One night, almost a year after his father’s death, he was awoken by someone pulling his hair. It was not his uncle – he was snoring as hard as everyday –but someone else. He looked up and saw; it was a woman’s hand coming from the window directly above the bed. Soon enough he realized it; it was his mother’s hand! In a thunder he stood up on the bed to see his mother face to face. It was the best moment of his life. She was back, his mother; his loving, caring, sacrificing mother; his only friend in the entire world. She reached out to him and pulled him out of the window that opened towards the main road. Off they ran. They hid, they travelled, they did everything that could take them farther from that house.
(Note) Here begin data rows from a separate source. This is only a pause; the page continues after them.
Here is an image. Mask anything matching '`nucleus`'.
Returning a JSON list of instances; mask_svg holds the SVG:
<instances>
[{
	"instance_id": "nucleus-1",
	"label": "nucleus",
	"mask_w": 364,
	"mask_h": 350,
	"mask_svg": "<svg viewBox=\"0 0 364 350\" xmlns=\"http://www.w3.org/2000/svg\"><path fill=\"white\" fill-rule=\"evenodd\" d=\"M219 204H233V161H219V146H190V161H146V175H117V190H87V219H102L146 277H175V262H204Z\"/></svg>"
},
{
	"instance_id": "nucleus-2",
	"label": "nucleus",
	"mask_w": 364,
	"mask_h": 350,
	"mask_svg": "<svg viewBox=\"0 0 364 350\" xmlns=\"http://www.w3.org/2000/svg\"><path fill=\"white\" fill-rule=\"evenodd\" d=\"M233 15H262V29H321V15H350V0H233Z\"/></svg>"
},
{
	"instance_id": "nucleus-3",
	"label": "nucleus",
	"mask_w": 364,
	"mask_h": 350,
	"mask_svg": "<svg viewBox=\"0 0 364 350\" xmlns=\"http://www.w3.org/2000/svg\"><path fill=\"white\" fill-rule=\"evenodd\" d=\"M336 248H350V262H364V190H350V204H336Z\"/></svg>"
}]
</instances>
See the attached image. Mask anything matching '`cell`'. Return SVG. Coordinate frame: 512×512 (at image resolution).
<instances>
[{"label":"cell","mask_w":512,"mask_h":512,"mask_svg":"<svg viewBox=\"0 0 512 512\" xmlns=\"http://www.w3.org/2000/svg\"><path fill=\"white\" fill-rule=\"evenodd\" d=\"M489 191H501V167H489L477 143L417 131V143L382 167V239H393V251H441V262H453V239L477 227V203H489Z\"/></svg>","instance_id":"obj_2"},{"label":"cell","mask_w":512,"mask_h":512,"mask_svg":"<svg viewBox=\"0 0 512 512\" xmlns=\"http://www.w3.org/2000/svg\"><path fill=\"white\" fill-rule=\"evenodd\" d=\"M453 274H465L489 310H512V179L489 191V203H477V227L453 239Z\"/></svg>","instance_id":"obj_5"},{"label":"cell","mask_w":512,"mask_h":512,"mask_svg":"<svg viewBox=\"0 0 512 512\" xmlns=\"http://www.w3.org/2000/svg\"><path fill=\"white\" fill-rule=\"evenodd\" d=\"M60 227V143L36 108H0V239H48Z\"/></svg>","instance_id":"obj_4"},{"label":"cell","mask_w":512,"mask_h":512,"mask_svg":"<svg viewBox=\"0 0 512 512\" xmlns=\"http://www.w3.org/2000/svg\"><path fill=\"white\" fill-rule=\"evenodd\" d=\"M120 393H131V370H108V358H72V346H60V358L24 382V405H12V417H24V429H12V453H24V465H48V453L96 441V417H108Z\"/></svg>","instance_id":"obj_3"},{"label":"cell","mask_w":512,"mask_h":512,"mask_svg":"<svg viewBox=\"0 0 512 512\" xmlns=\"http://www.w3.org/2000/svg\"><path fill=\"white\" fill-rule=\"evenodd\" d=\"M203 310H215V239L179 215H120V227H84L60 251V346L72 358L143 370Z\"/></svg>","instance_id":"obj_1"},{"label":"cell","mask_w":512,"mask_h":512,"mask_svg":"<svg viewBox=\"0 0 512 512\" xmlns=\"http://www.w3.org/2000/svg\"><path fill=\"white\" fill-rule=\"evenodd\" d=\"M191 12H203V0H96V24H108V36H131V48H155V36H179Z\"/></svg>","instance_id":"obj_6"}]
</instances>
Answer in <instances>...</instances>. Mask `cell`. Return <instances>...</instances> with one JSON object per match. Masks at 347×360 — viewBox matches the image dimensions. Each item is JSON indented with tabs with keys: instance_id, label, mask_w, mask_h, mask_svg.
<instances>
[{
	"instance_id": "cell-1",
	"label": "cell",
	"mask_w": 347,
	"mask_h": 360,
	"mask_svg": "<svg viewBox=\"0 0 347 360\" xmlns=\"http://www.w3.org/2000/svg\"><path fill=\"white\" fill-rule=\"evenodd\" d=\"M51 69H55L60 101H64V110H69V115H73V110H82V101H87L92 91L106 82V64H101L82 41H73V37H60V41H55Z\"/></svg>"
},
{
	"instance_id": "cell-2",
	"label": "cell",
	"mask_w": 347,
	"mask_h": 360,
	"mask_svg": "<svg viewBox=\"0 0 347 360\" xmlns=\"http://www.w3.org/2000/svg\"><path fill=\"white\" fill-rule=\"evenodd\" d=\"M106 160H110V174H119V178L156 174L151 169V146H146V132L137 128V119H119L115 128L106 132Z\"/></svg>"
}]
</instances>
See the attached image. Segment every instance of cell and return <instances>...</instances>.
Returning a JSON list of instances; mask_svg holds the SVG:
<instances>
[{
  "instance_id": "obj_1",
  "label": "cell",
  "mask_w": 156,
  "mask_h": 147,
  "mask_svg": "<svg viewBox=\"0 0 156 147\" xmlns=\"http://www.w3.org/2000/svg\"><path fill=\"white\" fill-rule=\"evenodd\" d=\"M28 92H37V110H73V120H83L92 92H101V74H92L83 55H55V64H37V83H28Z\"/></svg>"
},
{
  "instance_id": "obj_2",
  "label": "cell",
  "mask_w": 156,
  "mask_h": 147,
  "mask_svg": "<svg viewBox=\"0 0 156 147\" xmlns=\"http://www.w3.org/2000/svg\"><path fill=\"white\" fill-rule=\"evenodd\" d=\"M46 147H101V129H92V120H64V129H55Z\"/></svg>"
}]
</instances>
Later on, they settled at the outskirts of the city. His mother became a maasi and Loo went along with her house to house as a helping hand.

Today, three years later, his mother falls severely ill. She has a high fever. She has had it for a few days and it has kept increasing. Loo goes to the neighbourhood’s doctor, explains his mother’s condition and exchanges a hundred rupee note for a prescription. The doctor tells him that she should immediately be treated or it will be too late while the pharmacist asks him to get seven hundred rupees first to get the drugs. Seven hundred rupees! It is the last day of the month and the hundred rupees he paid the doctor with was all that was there in his mother’s gullak. He runs off to the aunties whom his mother works for but they shoo him off and scold him for not turning up for the past couple of days. He goes to his neighbours but they turnout to be almost as penniless as himself.

He feels the same emotions as Boo’s –hunger, fear and desperation –just in a different way. Hunger for something as essential as medicine for his mother; fear that failure to get the medicine might result in something he can not bare to imagine; desperation because time is running out with each breath. These emotions lead him to Damn Road’s signal, somewhere his father had once given fifty rupees to a beggar just because the beggar had told him how sick his mother was and that he needed money for her drugs.

He stands there at the signal. Each time the cars stop he begs by them. Hours and hours pass but he doesn’t come across one pitying person. Tears well up in his eyes, his mind panics and his body grows numb. The signal stops again. He goes to this really big car and tries his luck for the umpteenth time. The posh-looking man on the driver’s seat ignores him and starts talking to the lady on the passenger seat. Loo notices it’s him he is talking about. The man tells the woman how these professional beggars are controlled by mafias and that giving them alms is like a crime in itself. Loo turns back to him and tells him how he is not a professional, showing him the prescription slip. The man says the slip proves his being a professional even more.

Loo comes back home empty handed to find his life too has gone empty forever.

I wish there was a tool I could use to recognize Boos and Loos at the signals I stop at.